The Atlanta Opera reinvents its business model for the 2020-21 season with the “Big Tent” series. Comprising six new chamber opera productions in open-air venues, this innovative new series prioritizes the health and safety of audiences, artists and backstage personnel while maintaining the exceptional level of music and storytellingthat make The Atlanta Opera “one of the most exciting opera companies in America” (Opera Wire). The series launches this fall with alternating presentations of Pagliacci(Oct 22–Nov 13) and The Kaiser of Atlantis (Oct 23–Nov 14), staged in a custom-designed open-air tent on a baseball field at Atlanta’s Oglethorpe University. Directed by Carl W. Knobloch, Jr. General & Artistic Director Tomer Zvulun, both productions are entirely new and share a common theme, being built around the concept of a traveling circus caught in the middle of a dystopian world pandemic. Under the direction of Ryan McKinny, Felipe Barral and Zvulun, they will both be filmed for future broadcast.
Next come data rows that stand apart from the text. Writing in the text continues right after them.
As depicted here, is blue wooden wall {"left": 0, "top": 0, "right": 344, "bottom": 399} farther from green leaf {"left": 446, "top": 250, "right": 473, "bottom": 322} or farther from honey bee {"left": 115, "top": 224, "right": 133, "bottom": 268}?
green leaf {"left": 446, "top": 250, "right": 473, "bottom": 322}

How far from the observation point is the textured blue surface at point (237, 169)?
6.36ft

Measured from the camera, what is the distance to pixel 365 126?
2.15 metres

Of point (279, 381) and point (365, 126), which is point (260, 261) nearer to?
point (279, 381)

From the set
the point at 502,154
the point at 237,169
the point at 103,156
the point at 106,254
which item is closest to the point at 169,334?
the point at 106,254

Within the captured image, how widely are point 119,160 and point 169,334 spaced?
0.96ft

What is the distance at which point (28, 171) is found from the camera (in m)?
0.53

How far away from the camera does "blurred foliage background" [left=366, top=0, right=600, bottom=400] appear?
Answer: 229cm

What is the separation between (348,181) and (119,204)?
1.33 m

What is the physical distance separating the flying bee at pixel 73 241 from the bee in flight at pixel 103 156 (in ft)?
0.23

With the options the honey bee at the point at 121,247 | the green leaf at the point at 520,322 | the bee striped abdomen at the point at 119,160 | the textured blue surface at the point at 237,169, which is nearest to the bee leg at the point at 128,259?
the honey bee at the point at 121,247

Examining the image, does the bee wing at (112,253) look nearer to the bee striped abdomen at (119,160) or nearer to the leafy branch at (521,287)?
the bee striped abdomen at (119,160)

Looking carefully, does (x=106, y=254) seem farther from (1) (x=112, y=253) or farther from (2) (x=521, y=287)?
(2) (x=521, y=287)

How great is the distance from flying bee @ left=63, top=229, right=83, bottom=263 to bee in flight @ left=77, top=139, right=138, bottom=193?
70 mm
The “Big Tent” series’ name is a nod to its colorful home, which will travel to three prominent greater Atlanta locations over the course of the 2020-21 season. Pairing popular chamber operas with more experimental choices, the revised six-production season builds on the success of The Atlanta Opera’s award-winning Discoveries series, which presents smaller, seldom-staged works in nontraditional spaces. Scheduled for next spring, the season’s four remaining productions will be announced later this fall.
Two years ago, The Atlanta Opera created a new strategic plan, with a stated mission to “Reimagine Opera.” General & Artistic Director Zvulun, the “innovative risk-taker … bringing change to The Atlanta Opera” (Opera News), says:
“I believe that crisis reveals character and provides opportunities for change. This pandemic has devastated so many lives and businesses. But it has also been a major catalyst in accelerating a shift to a business model that we have been discussing for years: creating a company of players, performing in non-traditional spaces, and developing our video and streaming capabilities.”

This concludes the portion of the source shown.